With the Speaking test in IELTS, you will be interviewed by an IELTS examiner with a series of predetermined questions. The whole process will last for 11 to 15 minutes, and the questions are the same for both modules. The test questions are divided into three main parts: 

  • Part 1 or Task 1 (Introduction and Interview): Test takers answer a series of questions about themselves and familiar topics in their daily life, such as their home, school, work, routines, habits. This part will last for 4 – 5 minutes.
  • Part 2 or Task 2 (Individual presentation): In this part, you will be given a topic to talk about, and you will have one minute to make some notes for this topic on a piece of paper. After the preparation phase, you will talk about this topic for 1 – 2 minutes. Some follow-up questions relating to this topic may be presented to you after your presentation.
  • Part 3 or Task 3 (Two-way discussion): With this part, you will be given some argumentative questions, and with each one, you will be asked to state your opinion with explanations and relevant examples. This final part will last for 4 – 5 minutes. 
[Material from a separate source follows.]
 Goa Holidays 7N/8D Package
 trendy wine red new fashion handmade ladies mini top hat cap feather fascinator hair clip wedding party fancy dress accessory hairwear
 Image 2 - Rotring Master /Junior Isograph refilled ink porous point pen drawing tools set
Your Speaking band score will be marked by the IELTS examiners based on four main criteria. Your final score will be the average value of these four independent criteria scores, with rounding up rules applied. 

For the marking criteria, please see the table below for their full descriptions:

Speaking CriteriaDescription
Fluency
  • Talking at length
  • Talking without pauses or hesitations
  • Talking without self-corrections
  • Able to be understood
  • Using linking phrases
Lexical Resource
  • Using a range of words and paraphrasing
  • Using collocations
  • Using a less common vocabulary
  • Avoiding errors
Grammar Range & Accuracy
  • Using a range of sentence structures
  • Using a range of grammar tenses
  • Avoiding errors
Pronunciation
  • Able to be understood throughout the test
  • Able to use intonation
  • Accent does not affect understanding
  • Accurate word and sound pronunciation

FAQs on IELTS Band Scoring System

Do IELTS Scores Expire? 

Although the preparation and learning process takes place for your whole life, your IELTS certificate will expire within two years. That means after two years from the result-releasing date, you will no longer be certified by IELTS, and you can use your certification for application and reference in professional and educational organizations. So, our advice for you is that while you should prepare for IELTS for a long time, register and take the IELTS test only when you have a specific purpose for that decision. Because after two years, you will have to retake the test if you want to be certified by IELTS.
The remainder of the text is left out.